My thanks to Herouth and Josh for their excellent discussion and commentary overnight for day 1. It was a great day of sumo, that included a lot of intense action, and brilliant moves. I continue to believe that we are in a sumo “golden age” for at least a little bit longer, and I will savor every match that features such long-serving talent and such bright new skill. You can find the full live-blog transcript here.
First and foremost, let’s clear the decks and say that Kisenosato won his first match of Aki. It was fairly straightforward sumo. He landed his left hand and drove forward. Ikioi put up a good fight, and frankly Kisenosato was quite a bit higher than we might expect to see him, but the Yokozuna had enough power to make it work. He did not look good, but he did look good-enough for now. I expect him to have quite a bit of ring rust to blast away before we see anything approaching his prior form.

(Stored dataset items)
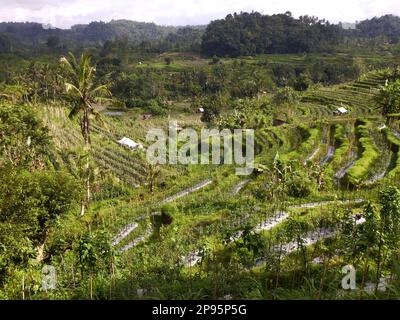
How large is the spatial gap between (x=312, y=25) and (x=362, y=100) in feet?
356

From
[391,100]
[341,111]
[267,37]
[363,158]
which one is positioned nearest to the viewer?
[363,158]

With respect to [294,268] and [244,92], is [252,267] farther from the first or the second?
[244,92]

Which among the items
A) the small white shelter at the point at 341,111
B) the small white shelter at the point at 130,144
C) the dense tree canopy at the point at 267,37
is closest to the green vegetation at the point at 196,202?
the small white shelter at the point at 341,111

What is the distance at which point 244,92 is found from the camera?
9500cm

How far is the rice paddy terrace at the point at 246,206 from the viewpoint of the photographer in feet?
39.2

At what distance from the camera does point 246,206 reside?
74.6 feet

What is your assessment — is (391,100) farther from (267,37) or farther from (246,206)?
(267,37)

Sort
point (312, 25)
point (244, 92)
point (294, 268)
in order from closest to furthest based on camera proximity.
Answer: point (294, 268) < point (244, 92) < point (312, 25)

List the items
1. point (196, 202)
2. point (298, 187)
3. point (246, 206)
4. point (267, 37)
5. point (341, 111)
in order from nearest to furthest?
1. point (246, 206)
2. point (298, 187)
3. point (196, 202)
4. point (341, 111)
5. point (267, 37)

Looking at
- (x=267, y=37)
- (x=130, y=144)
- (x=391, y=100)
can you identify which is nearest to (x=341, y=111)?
(x=391, y=100)

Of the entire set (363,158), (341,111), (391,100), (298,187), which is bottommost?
(298,187)

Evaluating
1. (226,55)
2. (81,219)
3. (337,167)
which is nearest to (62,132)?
(81,219)

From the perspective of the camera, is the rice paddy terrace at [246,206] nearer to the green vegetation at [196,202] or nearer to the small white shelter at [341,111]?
the green vegetation at [196,202]
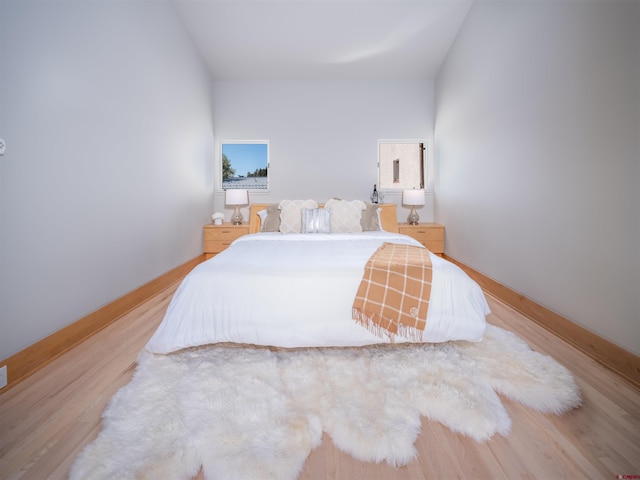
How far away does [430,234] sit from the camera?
396 cm

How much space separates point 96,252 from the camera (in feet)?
6.15

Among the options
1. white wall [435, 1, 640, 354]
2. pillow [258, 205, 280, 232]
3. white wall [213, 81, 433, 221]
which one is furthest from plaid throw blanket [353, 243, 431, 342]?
white wall [213, 81, 433, 221]

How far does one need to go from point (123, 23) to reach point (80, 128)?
1073mm

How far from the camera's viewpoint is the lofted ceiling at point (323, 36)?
302 centimetres

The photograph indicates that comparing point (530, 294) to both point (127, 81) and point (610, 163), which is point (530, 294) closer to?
point (610, 163)

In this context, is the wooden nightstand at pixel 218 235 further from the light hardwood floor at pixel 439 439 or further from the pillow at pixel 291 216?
the light hardwood floor at pixel 439 439

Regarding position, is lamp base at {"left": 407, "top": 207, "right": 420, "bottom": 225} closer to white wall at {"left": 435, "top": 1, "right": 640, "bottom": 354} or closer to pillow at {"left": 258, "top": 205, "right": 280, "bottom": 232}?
white wall at {"left": 435, "top": 1, "right": 640, "bottom": 354}

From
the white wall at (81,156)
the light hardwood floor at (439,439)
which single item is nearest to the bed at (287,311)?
the light hardwood floor at (439,439)

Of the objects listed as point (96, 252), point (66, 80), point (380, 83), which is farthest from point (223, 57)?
point (96, 252)

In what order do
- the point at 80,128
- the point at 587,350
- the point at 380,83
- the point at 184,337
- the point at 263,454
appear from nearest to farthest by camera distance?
1. the point at 263,454
2. the point at 184,337
3. the point at 587,350
4. the point at 80,128
5. the point at 380,83

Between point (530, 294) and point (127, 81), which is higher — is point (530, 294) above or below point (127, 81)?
below

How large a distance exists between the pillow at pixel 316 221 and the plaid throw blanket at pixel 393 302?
1.54 metres

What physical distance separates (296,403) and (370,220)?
2.41m

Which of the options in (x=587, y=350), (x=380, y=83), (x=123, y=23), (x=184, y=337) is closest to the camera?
(x=184, y=337)
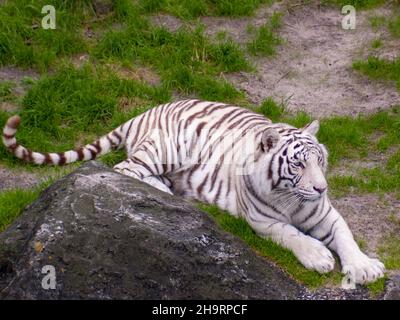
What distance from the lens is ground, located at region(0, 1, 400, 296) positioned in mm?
5914

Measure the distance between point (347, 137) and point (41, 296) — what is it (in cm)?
332

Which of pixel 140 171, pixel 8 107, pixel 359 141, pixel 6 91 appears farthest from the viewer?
pixel 6 91

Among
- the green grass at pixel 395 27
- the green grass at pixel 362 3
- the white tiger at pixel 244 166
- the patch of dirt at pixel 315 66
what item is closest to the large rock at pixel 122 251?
the white tiger at pixel 244 166

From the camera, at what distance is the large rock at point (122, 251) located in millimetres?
3734

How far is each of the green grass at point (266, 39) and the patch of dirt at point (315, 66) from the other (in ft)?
0.26

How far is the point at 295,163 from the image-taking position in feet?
15.4

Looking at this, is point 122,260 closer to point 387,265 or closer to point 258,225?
point 258,225

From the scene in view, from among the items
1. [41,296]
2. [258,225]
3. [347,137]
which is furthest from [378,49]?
[41,296]

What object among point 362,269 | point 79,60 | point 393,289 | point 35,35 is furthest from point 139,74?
point 393,289

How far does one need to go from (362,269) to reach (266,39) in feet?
12.0

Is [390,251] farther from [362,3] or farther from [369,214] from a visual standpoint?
[362,3]

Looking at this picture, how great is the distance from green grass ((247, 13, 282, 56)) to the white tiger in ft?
5.80

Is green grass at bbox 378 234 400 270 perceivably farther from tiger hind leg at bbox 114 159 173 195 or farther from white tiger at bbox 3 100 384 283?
tiger hind leg at bbox 114 159 173 195

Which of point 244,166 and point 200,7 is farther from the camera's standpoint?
point 200,7
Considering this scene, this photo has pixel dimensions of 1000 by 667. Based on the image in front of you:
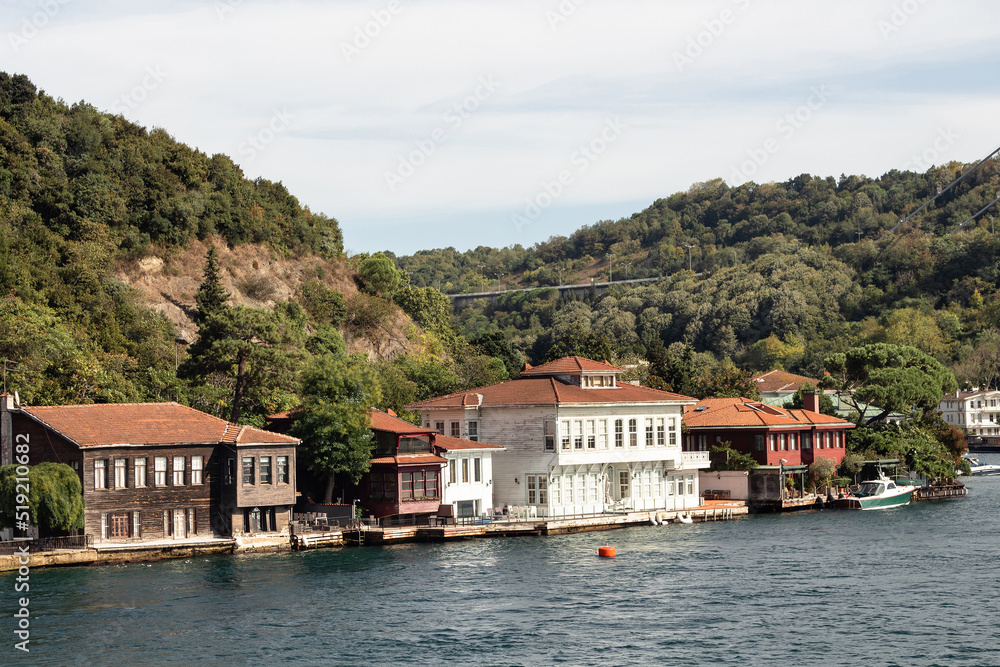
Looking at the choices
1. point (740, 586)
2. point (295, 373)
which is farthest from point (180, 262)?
point (740, 586)

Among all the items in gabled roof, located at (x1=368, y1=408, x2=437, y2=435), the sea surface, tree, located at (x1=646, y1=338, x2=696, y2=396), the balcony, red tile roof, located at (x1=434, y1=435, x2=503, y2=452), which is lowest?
the sea surface

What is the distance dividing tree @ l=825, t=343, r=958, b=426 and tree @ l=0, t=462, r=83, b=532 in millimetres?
58233

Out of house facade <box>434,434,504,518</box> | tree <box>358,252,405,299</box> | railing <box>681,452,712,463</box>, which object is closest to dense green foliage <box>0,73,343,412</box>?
tree <box>358,252,405,299</box>

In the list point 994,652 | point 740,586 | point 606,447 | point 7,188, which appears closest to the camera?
point 994,652

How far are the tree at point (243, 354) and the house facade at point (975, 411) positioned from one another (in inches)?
5119

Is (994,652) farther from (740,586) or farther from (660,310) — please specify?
(660,310)

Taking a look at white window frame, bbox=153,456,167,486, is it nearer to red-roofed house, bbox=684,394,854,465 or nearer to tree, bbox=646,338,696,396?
red-roofed house, bbox=684,394,854,465

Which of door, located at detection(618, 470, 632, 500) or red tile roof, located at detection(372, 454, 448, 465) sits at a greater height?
red tile roof, located at detection(372, 454, 448, 465)

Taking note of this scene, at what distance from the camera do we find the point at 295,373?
67312 mm

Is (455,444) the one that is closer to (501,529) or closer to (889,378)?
(501,529)

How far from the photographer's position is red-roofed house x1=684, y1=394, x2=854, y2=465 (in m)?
83.7

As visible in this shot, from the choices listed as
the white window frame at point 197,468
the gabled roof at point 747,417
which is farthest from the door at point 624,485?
the white window frame at point 197,468

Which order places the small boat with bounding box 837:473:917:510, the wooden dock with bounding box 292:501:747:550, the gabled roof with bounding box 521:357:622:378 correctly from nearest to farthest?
the wooden dock with bounding box 292:501:747:550
the gabled roof with bounding box 521:357:622:378
the small boat with bounding box 837:473:917:510

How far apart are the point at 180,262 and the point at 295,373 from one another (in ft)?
117
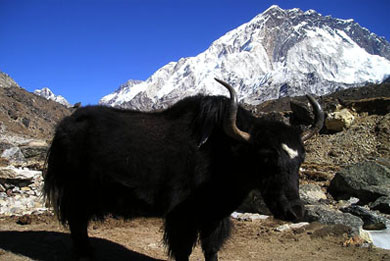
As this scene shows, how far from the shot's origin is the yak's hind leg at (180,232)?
446cm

> Task objective: List every person the sumo recap mentions by name. Rely only on the sumo recap, not on the material.

> Output for this task: Herouth, Josh, Kisenosato, Ikioi